FTB age gap revealed in new report
A new report from Halifax has found that the average age of a UK first time buyer is now 30.
However, according to the data, this figure masks a seven-year age gap among those coming on to the housing ladder – with the youngest FTBs based in Carlisle aged 27 and the oldest, aged 34, in areas including Slough in Berkshire and the London boroughs of Barnet and Ealing.
Other places where the average age of a first time buyer is significantly below the national average are Redditch in the West Midlands and Newark and Sherwood in the East Midlands, at 28 years old. First time buyers have an average age of 28 in three areas in Yorkshire – Doncaster, Barnsley and Calderdale.
The youngest first-time buyers in southern England are in Waveney in Suffolk and Broadland in Norfolk with an average age of 28 in both areas. Portsmouth and neighbouring Gosport have the youngest first time buyers in the South East, at 29. The youngest first time buyers in the capital are in Lambeth with an average age of 30 years old.
The analysis reveals a strong relationship between areas with relatively low average house prices with the youngest first time buyers. All 10 areas with the youngest first time buyers have prices below the national average of £200,754. Seven of these 10 have an average house price of between three quarters and half the national average.
Chris Gowland, mortgages director at Halifax, said: “The majority of areas in the country where the average age of first-time buyers is two to three years below the national average of 30 are outside southern England, mostly locations where house prices are typically lower both in monetary terms and in relation to earnings, factors that help to reduce the size of the deposit needed.
Our latest Halifax Generation Rent report found that non-homeowners aged 20-45 would be prepared to save for around five and a half years for a deposit, while the average deposit paid by first-time buyers increased by 13% in 2015 to £32,927. With the youngest average first time buyer age dropping to 27 in some areas, this is a stark reminder of how early aspiring homeowners should start thinking about what they will need to get onto the property ladder and what options they should consider in order to take their first step.”

> **Challenges**
A. Answer these questions using the first-time buyer article:
(i) What is the average age of first-time buyers in Lambeth?
(ii) What national average house price does the article give?
(iii) By what percentage did the average deposit paid by first-time buyers rise in 2015?
B. Carry on the first-time buyer article from the point at which it stops.
The data that comes next is taken from a separate source.

> **Data lines**
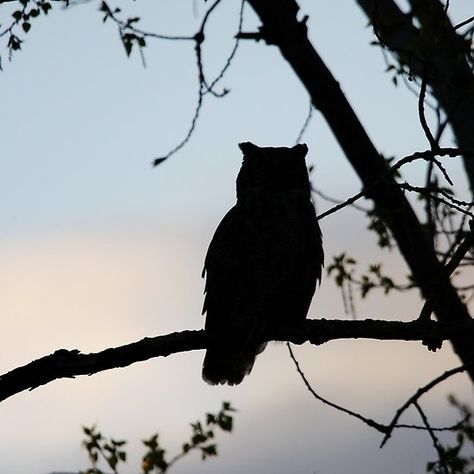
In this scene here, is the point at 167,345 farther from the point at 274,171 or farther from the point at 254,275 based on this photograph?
the point at 274,171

> **The results**
A.
(i) 30 years old
(ii) £200,754
(iii) 13%

B.
Typically, the areas with the youngest first time buyers are areas where housing affordability conditions are relatively favourable. Nine of the 10 local areas with the youngest buyers have an average house price to average earnings ratio for first time buyers below the national average of 5.8, except for Redditch (6.3). Seven areas have a price to earnings ratio below 5.0, while Barnsley (3.9) and Doncaster (4.0) have the most affordable housing amongst the 10 areas.
The top 10 areas with the oldest first time buyers are all in the south east of England. Nine of these – including the London boroughs of Barnet, Ealing, Richmond and Hounslow – all have an average age of 34, the highest in the country.
They have an average house price paid by first time buyers above the national average with the exception of Hastings. Richmond upon Thames, Brent, Barnet and Ealing all have an average price of more than double the national average. The house price to earnings ratio is above the national average of 5.8 in all 10 areas.
The average age of a first time buyer has risen over time to 30 in 2016 – one year older than a decade ago and two years older than in 1983 when Halifax records began. The average age in London has risen by three years since 1983 (29 to 32) and by four years in the South East (28 to 32).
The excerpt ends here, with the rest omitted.